Figure 16c shows that under the experimental environment conditions introduced in
Section 4.3, the reward of ISGE-NCE method is 32.3 while the reward of DDPG learning method is 12.86. The reward is effectively improved by more than 20% by using our ISGE-NCE method. Lastly, when the number of agents is increased as explained in
Section 4.2 and
Section 4.3, since the DDPG is an individual learning method which is not suitable for complex multi-agent environments, the training capacity is significantly constrained although the convergence speed is fast.

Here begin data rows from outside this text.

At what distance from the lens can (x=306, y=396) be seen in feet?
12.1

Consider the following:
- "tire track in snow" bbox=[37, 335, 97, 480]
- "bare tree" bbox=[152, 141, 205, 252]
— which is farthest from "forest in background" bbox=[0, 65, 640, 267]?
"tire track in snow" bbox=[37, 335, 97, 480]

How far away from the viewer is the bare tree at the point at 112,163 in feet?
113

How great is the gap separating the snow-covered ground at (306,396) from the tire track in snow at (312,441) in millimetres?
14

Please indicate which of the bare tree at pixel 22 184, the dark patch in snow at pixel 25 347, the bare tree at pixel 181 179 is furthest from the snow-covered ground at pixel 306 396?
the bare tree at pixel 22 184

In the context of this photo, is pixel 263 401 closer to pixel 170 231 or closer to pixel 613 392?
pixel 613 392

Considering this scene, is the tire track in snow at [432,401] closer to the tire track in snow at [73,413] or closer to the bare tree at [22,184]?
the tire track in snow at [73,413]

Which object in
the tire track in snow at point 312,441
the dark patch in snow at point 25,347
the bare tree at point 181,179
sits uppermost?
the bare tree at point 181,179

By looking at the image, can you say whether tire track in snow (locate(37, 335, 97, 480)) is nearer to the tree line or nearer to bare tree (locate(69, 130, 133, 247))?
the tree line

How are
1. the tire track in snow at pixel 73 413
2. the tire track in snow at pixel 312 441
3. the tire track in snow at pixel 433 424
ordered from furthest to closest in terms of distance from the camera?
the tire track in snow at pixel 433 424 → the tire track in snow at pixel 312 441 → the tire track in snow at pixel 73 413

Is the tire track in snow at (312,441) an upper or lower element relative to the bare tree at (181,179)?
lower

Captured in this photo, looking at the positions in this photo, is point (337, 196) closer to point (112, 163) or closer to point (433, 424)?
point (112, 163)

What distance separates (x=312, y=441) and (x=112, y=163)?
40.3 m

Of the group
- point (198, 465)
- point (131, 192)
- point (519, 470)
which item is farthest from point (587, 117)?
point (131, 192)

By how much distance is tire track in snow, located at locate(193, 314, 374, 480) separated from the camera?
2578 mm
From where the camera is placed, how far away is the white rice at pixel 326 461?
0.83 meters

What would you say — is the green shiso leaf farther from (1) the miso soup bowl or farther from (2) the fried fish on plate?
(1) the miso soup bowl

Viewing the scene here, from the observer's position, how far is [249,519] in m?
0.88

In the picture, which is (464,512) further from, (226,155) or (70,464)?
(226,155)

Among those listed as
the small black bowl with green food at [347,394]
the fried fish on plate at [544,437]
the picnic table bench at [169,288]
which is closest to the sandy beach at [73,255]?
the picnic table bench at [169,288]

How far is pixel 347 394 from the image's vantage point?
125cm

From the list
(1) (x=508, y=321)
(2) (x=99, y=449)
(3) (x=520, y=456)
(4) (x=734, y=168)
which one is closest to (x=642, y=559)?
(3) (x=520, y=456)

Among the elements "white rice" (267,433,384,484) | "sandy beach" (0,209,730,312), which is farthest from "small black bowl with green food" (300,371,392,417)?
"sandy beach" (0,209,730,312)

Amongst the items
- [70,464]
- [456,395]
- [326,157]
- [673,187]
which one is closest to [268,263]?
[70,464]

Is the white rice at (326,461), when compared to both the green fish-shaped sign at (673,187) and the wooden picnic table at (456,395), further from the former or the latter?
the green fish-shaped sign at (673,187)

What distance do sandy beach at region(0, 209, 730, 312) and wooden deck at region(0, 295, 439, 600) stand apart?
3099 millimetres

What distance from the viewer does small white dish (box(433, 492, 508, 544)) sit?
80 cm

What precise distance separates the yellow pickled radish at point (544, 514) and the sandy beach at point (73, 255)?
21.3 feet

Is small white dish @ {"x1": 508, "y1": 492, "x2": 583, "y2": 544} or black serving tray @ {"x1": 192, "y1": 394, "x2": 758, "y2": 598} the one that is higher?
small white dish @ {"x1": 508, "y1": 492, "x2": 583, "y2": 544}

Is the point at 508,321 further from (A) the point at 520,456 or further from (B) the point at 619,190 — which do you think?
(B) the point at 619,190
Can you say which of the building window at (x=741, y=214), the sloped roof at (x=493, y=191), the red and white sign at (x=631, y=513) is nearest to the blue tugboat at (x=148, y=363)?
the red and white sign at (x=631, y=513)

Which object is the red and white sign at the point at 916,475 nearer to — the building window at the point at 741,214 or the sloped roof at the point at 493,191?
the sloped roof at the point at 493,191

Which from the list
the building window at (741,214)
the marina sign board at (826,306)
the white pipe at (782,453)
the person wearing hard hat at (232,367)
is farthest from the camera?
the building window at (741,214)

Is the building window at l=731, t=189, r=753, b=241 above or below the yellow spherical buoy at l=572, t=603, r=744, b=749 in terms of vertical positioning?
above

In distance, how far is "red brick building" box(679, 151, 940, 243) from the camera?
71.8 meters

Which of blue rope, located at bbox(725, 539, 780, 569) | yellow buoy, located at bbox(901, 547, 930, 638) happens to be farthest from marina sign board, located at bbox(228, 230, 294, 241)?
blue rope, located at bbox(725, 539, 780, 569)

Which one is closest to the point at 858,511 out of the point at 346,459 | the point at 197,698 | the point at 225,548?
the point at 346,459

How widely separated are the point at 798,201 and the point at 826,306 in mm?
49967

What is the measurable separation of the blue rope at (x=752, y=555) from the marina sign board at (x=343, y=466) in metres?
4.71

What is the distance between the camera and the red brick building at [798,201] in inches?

These results indicate that ISGE-NCE with better performance than DDPG. ISGE-NCE method can solve the problem of multi-agent learning without manual intervention, which can realize unsupervised learning training. ISGE-NCE has the characteristics of transfer learning, and the corresponding transfer tasks can be completed with a common evaluation index “reward”. The reward model for different system tasks includes reward mechanism and observation module. The training data is stored in the “model” file after the task is completed and can be performed directly when the same task is encountered again. In summary, the ISGE-NCE method has a wide range of potential applications and is suitable for agent or multi-agent game confrontation environments.
5. Conclusions
In this paper, an interactive self-learning game and evolution approach based on non-cooperative equilibrium (ISGE-NCE) for multi-agent evolution was proposed. This method owns the advantages of both game theory and interactive self-learning, which is proven by three groups of multi-agent confrontation experiments. During the evolution experiments, the changing rewards before and after training under different conditions show that our ISGE-NCE method can significantly improve the rewards and refine the individual intelligence at an early stage of training, which then promotes stabilizing the training process and reaching the state of non-cooperative game equilibrium efficiently. In addition, the ISGE-NCE method does not increase the additional consumption compared with the DDPG method.
The high evolution rates of both the interference and detection agents support our ISGE-NCE method to improve the efficiency of learning evolution by more than 46.3% against the non-interactive self-learning approach under the same reward requirement. Finally, the learning effectiveness of our ISGE-NCE method is compared with the DDPG method, and our method gives 43.4%, 50%, and 20% higher in rewards, respectively, in three different experimental environments. The presented results demonstrate the superiority of the ISGE-NCE method in multi-agent intelligence.